Put these lines into a JSON list of strings, one string per line, skipping blank lines and leaving out the pictures.

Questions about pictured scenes
● ● ● ● ● ● ●

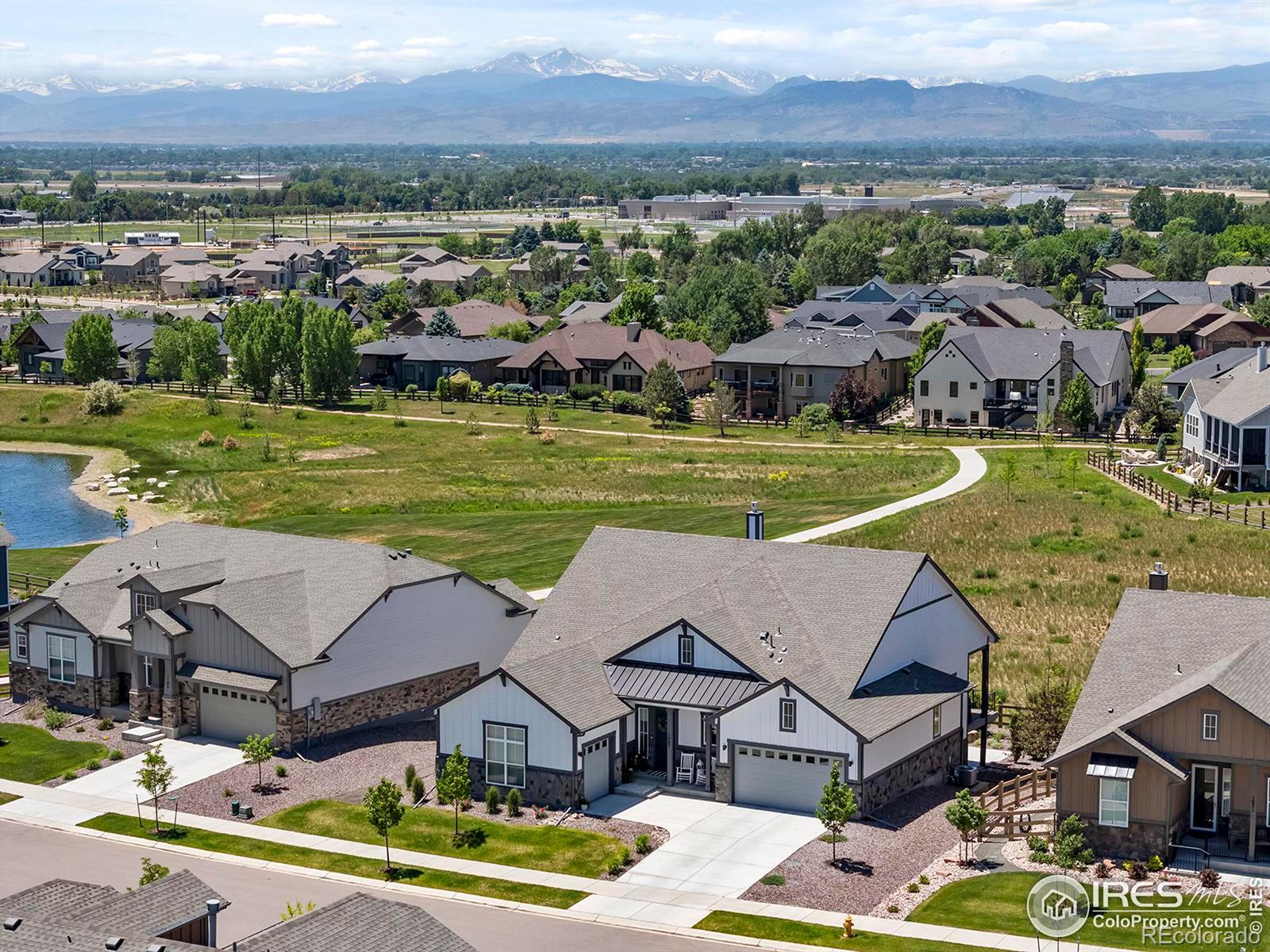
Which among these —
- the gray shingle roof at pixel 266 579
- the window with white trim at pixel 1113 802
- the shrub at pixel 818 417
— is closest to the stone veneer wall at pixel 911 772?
the window with white trim at pixel 1113 802

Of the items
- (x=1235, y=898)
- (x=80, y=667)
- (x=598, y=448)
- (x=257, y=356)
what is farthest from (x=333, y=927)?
(x=257, y=356)

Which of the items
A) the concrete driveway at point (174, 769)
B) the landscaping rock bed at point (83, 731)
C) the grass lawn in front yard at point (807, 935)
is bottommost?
the landscaping rock bed at point (83, 731)

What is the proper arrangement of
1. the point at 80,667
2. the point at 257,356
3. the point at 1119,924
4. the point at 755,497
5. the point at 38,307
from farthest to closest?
the point at 38,307, the point at 257,356, the point at 755,497, the point at 80,667, the point at 1119,924

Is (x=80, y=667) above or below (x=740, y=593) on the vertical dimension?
below

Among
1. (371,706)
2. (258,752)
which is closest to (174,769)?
(258,752)

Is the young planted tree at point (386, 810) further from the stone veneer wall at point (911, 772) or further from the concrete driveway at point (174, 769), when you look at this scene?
the stone veneer wall at point (911, 772)

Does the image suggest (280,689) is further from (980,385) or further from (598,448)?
(980,385)

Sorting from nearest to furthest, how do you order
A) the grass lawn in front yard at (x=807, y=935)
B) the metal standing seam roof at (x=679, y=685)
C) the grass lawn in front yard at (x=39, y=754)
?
the grass lawn in front yard at (x=807, y=935) < the metal standing seam roof at (x=679, y=685) < the grass lawn in front yard at (x=39, y=754)
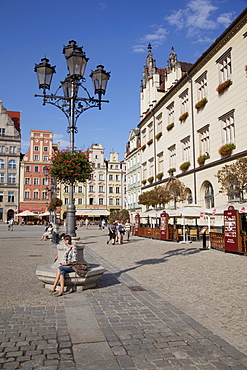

● ● ● ● ● ● ●

The response>
[
  "Which among these —",
  "- the gray shingle roof at pixel 266 579",
  "- the window with white trim at pixel 1113 802",
  "- the shrub at pixel 818 417",
  "— is closest to the stone veneer wall at pixel 911 772?",
  "the window with white trim at pixel 1113 802",
  "Of the items",
  "- (x=1235, y=898)",
  "- (x=80, y=667)",
  "- (x=598, y=448)",
  "- (x=257, y=356)",
  "what is farthest from (x=333, y=927)?",
  "(x=257, y=356)",
  "Which of the items",
  "A) the concrete driveway at point (174, 769)",
  "B) the landscaping rock bed at point (83, 731)",
  "C) the grass lawn in front yard at point (807, 935)",
  "is bottommost?",
  "the landscaping rock bed at point (83, 731)",
  "What is the proper arrangement of",
  "1. the point at 80,667",
  "2. the point at 257,356",
  "3. the point at 1119,924",
  "4. the point at 755,497",
  "5. the point at 38,307",
  "from farthest to closest?",
  "the point at 38,307, the point at 257,356, the point at 755,497, the point at 80,667, the point at 1119,924",
  "Is (x=80, y=667) above or below (x=740, y=593) on the vertical dimension?",
  "below",
  "Among",
  "1. (371,706)",
  "2. (258,752)",
  "which is closest to (174,769)?",
  "(258,752)",
  "Is the young planted tree at point (386, 810) further from the stone veneer wall at point (911, 772) or further from the concrete driveway at point (174, 769), when you look at this scene?",
  "the stone veneer wall at point (911, 772)",
  "Does the image suggest (280,689) is further from (980,385) or further from (598,448)?",
  "(980,385)",
  "Sorting from nearest to furthest, how do you order",
  "A) the grass lawn in front yard at (x=807, y=935)",
  "B) the metal standing seam roof at (x=679, y=685)",
  "C) the grass lawn in front yard at (x=39, y=754)",
  "?",
  "the grass lawn in front yard at (x=807, y=935) < the metal standing seam roof at (x=679, y=685) < the grass lawn in front yard at (x=39, y=754)"
]